Harrison.rad.1 was released last year and outperformed foundation models from OpenAI, Anthropic, Google and others on VQA-Rad, one of the most widely used benchmarks to evaluate and compare the performance of multimodal foundational models on medical tasks. Harrison.rad.1 achieved 82% accuracy and precision on closed questions filtered for plain radiographs. The results of the Healthcare AI Challenge are just now reaffirming these impressive results.

The challenge compared AI-generated chest radiograph reports with those written by radiologists in a Turing-style test, where participants couldn’t reliably tell the difference between AI-generated and human-written reports. Harrison.rad.1 achieved a 65.4% acceptability rate among practicing radiologists, versus 79.6% for clinicians’ reports.

Mass General Brigham and the American College of Radiology Data Science Institute organized this large-scale, independent evaluation, which involved 113 board-certified radiologists conducting 2,840 blinded evaluations across 117 reports during the 2025 ACR Annual Meeting. The interactive challenge invited participants to assess chest radiograph images and their corresponding radiology reports for clinical accuracy before revealing whether they were written by AI or human radiologists.

Harrison.rad.1 was the foundation model powering AI-generated reports that achieved a 65.4% acceptability rate compared to 79.6% for radiologist-written reports—a performance that Mass General Brigham noted demonstrates draft reporting AI solutions in radiology are “improving at breakneck speed” and are “closer than ever to meaningfully enhancing radiologist efficiency through draft report generation.”

These results come at a pivotal moment, as healthcare faces rising imaging volumes, radiologist shortages, and growing backlogs—highlighting AI’s potential to meet these demands while upholding clinical standards.

“We’re honored that Harrison.rad.1 was the foundation model behind these groundbreaking results in such a rigorous, independent clinical evaluation,” said Dr. Aengus Tran, CEO and Co-Founder of Harrison.ai. “Mass General Brigham’s challenge represents exactly the kind of real-world validation needed to advance AI in radiology responsibly.

“While this is a significant milestone in advancing meaningful AI for radiology, it also underscores that our work is not yet done. We will continue to enhance our model, expand testing, and engage with regulators to meet clinical evidence requirements for deployment.”

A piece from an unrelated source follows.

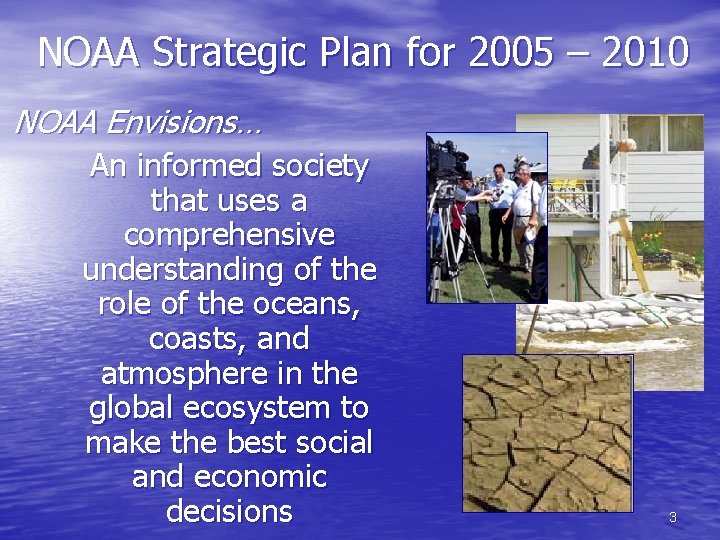 NOAA Strategic Plan for 2005 – 2010

NOAA Envisions…

An informed society that uses a comprehensive understanding of the role of the oceans, coasts, and atmosphere in the global ecosystem to make the best social and economic decisions

3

The Science Behind the Success

Harrison.rad.1’s exceptional performance stems from its specialized training on millions of DICOM images and radiology reports across all X-ray modalities. Unlike general-purpose AI models, Harrison.rad.1 has been specifically designed for factual correctness and clinical precision in radiology tasks.

The model’s capabilities are backed by rigorous benchmarking results:

  • 85.67% score on the challenging FRCR 2B Rapids exam, outperforming other AI models by approximately 2x and exceeding the performance of human radiologists retaking the exam within a year of passing
  • 82% accuracy on the VQA-Rad benchmark for plain radiographs
  • 73% accuracy on RadBench, Harrison.ai‘s comprehensive radiology evaluation dataset

Powered by Comprehensive AI Infrastructure

Harrison.rad.1 leverages the high-quality radiology data used to train Harrison’s comprehensive clinical decision-support medical device for chest X-rays (Annalise Enterprise CXR1). Annalise Enterprise CXR detects up to 124 chest X-ray findings and has been shown to increase diagnostic accuracy by 45% when used as an assistive tool for radiologists2.

The breakthrough results reflect the natural synergy between Harrison.rad.1’s foundation model capabilities and the comprehensive AI algorithms that power Harrison’s clinical decision-support tools.

“It makes complete sense that the industry’s most promising report generation results would be powered by the most comprehensive AI algorithms on the market,” noted Dr. Jarrel Seah, Chief AI Officer at Harrison.ai. “Our Annalise.ai CXR and CTB models have been trained on some of the world’s largest and diverse radiologist hand-annotated datasets, providing the robust foundation needed for accurate report generation.”

Regulatory Recognition and Clinical Adoption

Harrison.ai’s comprehensive approach to medical AI has earned significant regulatory recognition globally, with clearance in 40+ countries and deployed in 15 countries. The company’s solutions are accessible to 50% of radiologists in Australia and are used to process more than 35% of chest X-rays in England. In the US, Annalise.ai has received Medicare New Technology Add-on Payment (NTAP) status and has achieved FDA 510(k) clearance for multiple CXR and CTB findings.